Zayyanid Capture of Fez
| Date | 1423 |
| Location | Fez, Morocco |
| Result | Zayyanid victory Zayyanid client briefly installed on the Marinid throne; |

Belligerents
- Marinid Sultanate of Morocco: Zayyanid Sultanate

Commanders and leaders

Strength
- Unknown: Unknown

Casualties and losses
- Unknown: Unknown

= Zayyanid capture of Fez =

1423 battle

The Zayyanid ruler of Tlemcen, Abu Malik Abd al-Wahid, captured Fez from the Marinids in 1423. He succeeded in briefly installing a Marinid vassal on the throne in Fez before being defeated the following year by the Hafsid sultan of Tunis.

== Background ==
Abu Malik Abd al Wahid, the son of Abu Hammu Musa II, had ascended to the throne of the Kingdom of Tlemcen in 1411 thanks to the support of the Marinid ruler, Abu Sa'id III. After the latter's death, the Marinid kingdom of Morocco fell into disarray as different claimants to the throne fought with each other, resulting in a four-year civil war. One of these claimants was a grandson of Abu Inan named Muhammad, who had taken refuge on the Iberian Peninsula.

During this chaos, the emir of Granada, Muhammad IX, attempted to gain his own foothold in the region by supporting Salah ibn Salah, the former Marinid governor of Ceuta prior to its capture by the Portuguese years earlier. Salah installed himself in Tangier and took control of a territory from there to Ksar el-Kebir, briefly paying tribute to Granada before becoming effectively independent.

== Zayyanid campaign ==
Muhammad requested help from the Zayyanid sultan to take the throne. Abu Malik took this opportunity to turn against the Marinids and expand his own power. He led an army west and captured the Marinid capital of Fez in 1423. He installed Muhammad on the Marinid throne as a client of Tlemcen who promised to pay him tribute.

== Aftermath ==
Meanwhile, the Marinid governor of Salé, Abu Zakariya Yahya al-Wattasi, took charge of Abu Sa'id's only son, an infant, and proclaimed him sultan as Abd al-Haqq II, while ruling formally on his behalf. The Zayyanid victory also provoked the concern of the Hafsid ruler in Tunis, Abu Faris Abd al-Aziz II. To counteract Abu Malik's success, he provided support to another son of Abu Tashufin II, Abu Abdallah Muhammad IV, who had been in refuge at his court in Tunis.

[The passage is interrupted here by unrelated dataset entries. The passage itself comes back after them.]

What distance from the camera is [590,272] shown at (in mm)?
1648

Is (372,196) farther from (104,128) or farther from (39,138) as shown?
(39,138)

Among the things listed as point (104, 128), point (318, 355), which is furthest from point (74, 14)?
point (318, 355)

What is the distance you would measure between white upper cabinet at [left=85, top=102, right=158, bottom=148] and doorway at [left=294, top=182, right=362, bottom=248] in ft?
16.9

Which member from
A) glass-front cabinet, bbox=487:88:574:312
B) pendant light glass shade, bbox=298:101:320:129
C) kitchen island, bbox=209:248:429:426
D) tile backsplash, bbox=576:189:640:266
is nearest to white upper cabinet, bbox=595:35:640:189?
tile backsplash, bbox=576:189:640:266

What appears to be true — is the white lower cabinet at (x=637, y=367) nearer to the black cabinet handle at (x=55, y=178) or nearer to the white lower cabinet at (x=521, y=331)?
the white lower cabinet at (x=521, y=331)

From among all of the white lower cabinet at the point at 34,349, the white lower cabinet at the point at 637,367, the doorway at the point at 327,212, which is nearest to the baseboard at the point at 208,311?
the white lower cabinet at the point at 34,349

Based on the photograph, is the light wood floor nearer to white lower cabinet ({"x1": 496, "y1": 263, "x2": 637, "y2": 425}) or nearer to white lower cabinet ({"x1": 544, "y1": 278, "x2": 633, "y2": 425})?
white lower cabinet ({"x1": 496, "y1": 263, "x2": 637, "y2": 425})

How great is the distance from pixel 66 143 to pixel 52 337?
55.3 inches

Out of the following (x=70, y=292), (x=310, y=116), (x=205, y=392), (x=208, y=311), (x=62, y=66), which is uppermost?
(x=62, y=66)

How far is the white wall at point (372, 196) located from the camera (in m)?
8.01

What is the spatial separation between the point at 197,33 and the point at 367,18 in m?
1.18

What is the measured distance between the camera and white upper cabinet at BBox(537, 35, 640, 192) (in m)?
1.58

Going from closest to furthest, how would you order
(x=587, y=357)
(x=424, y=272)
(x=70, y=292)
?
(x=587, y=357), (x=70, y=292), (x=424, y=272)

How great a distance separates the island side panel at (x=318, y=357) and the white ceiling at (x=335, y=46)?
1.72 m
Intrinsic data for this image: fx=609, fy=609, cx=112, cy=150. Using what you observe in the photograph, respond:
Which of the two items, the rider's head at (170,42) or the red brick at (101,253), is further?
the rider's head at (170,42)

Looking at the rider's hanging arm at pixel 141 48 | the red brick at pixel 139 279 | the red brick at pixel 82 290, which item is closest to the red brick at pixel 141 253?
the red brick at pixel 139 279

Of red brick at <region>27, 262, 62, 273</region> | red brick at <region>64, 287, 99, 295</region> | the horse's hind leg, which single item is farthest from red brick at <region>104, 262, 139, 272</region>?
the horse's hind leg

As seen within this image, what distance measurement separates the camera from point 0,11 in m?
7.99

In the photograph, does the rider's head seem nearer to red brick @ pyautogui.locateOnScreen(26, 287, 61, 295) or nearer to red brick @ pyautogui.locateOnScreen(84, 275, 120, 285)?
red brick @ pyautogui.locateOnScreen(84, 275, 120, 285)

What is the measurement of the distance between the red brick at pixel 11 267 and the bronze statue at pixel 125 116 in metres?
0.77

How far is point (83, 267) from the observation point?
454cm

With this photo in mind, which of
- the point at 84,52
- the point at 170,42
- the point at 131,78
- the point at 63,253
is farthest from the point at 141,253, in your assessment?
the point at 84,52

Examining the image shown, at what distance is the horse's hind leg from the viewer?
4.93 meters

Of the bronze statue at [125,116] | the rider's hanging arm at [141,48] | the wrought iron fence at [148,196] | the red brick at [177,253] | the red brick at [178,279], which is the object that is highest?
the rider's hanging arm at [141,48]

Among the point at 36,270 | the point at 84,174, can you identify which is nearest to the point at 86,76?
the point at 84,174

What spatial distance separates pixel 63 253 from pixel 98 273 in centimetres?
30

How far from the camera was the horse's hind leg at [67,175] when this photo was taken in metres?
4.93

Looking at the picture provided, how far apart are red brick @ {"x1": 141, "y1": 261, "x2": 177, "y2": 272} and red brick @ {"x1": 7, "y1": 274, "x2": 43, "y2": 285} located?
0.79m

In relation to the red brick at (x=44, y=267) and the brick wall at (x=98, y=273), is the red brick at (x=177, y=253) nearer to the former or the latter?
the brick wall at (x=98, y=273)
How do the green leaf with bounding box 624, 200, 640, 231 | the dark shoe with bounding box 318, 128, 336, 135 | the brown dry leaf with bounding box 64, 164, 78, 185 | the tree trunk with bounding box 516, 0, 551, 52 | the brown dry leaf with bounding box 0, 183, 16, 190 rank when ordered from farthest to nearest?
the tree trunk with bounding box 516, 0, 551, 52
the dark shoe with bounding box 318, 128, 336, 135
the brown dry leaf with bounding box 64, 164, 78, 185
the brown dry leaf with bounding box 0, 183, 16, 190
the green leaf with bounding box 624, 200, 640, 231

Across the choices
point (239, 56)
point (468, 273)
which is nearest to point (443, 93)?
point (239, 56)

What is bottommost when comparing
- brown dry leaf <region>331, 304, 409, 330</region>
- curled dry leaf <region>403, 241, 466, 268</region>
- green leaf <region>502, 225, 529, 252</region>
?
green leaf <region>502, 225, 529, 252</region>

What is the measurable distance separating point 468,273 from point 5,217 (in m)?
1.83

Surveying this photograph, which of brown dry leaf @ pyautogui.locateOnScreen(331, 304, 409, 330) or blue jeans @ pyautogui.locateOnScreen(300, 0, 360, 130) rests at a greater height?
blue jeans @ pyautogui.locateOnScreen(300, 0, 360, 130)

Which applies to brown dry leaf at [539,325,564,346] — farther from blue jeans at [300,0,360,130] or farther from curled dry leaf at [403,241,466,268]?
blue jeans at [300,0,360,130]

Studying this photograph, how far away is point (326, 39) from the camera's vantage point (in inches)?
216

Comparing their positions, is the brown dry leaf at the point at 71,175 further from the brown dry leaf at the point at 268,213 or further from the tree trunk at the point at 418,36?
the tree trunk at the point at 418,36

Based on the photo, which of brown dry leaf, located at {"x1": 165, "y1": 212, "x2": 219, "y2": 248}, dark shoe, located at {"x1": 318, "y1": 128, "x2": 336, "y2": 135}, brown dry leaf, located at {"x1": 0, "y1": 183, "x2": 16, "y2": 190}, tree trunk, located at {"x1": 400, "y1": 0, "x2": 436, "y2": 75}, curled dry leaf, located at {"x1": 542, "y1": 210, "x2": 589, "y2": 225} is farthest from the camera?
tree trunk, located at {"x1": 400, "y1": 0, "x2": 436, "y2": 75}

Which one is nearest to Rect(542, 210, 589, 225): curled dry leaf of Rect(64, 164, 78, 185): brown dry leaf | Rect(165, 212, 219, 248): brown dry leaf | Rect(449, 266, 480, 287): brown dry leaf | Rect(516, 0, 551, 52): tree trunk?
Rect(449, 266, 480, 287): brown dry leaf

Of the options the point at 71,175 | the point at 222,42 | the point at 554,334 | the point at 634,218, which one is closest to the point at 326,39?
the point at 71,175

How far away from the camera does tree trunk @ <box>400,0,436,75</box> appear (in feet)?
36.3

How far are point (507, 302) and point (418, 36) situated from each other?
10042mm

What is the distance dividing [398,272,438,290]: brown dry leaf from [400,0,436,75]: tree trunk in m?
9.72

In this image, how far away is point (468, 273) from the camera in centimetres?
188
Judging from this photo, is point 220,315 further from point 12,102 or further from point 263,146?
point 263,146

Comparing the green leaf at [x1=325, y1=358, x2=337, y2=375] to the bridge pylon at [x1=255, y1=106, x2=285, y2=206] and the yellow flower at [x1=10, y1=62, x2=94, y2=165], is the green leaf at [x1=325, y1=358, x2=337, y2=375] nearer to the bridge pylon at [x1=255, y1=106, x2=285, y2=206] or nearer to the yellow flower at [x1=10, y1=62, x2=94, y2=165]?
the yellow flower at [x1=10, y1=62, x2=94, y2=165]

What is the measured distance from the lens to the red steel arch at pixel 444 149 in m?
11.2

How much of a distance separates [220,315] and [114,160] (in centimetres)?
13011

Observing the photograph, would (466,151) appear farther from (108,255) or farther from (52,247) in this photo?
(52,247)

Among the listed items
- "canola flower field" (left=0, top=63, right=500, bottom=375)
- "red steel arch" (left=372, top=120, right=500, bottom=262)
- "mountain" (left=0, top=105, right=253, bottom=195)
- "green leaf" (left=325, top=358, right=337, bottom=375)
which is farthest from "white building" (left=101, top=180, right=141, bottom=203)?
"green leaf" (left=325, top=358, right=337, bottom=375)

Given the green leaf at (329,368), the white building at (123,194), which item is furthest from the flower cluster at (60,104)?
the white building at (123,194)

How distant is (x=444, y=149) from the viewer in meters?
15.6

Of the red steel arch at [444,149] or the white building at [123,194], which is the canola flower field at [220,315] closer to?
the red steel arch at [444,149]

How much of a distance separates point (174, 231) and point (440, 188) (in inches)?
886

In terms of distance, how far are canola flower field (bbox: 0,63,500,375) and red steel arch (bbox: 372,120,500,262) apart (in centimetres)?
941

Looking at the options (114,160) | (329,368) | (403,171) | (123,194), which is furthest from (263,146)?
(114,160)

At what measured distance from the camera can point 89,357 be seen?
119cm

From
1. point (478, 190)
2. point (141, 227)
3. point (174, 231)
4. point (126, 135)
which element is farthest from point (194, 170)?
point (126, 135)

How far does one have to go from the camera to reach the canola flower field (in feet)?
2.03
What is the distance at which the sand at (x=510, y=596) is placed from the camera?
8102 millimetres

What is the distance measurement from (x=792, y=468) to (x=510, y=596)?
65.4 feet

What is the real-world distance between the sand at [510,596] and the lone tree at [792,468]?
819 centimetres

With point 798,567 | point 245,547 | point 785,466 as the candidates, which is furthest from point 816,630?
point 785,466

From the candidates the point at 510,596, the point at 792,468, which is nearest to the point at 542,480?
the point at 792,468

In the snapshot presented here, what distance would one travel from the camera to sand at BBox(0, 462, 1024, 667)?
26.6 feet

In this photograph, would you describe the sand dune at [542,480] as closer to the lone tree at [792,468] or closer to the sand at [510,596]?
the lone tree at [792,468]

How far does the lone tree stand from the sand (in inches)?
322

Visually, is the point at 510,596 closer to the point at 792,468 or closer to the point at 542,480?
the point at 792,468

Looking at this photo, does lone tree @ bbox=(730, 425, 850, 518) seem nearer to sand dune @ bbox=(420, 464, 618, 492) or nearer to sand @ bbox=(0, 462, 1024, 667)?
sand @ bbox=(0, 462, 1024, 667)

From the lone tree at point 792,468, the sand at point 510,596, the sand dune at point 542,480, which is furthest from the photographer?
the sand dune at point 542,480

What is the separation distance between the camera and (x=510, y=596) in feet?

Abu Faris gave Abu Abdallah an army which advanced on Tlemcen, forcing Abu Malik to abandon the city and flee to Fez in April 1424.

By 1425, Abu Zakariya Yahya had made an alliance with Salah ibn Salah and sought the aid of the Hafsids. In late 1425, Abu Faris himself left Tunis and joined his army in Tlemcen. He proceeded west and captured Taza, on the road to Fez. Upon hearing this news, Fez surrendered to him and paid him a large tribute. The Marinid pretender, Muhammad, was deposed, while Abu Malik surrendered himself to Abu Faris and pledged him his support. By 1426, Abd al-Haqq II was installed as the formal Marinid sultan in Fez and as a vassal of the Hafsids. Abu Zakariya Yahya held effective power as his vizier, a situation which would last until 1457.

Abu Malik would return to the throne of Tlemcen in 1428, after securing his own support from the Hafsid sultan and using a Hafsid army to expel Abu Abdallah from Tlemcen. The latter fled to Dahra, gathered a new army, and defeated Abu Malik again in several battles, recapturing Tlemcen in 1430. He was defeated in turn a year later by the Hafsid sultan, who had him executed and installed a new client Zayyanid on the throne. The Zayyanids of Tlemcen continued to recognize the authority of the Hafsids until the end of the 15th century.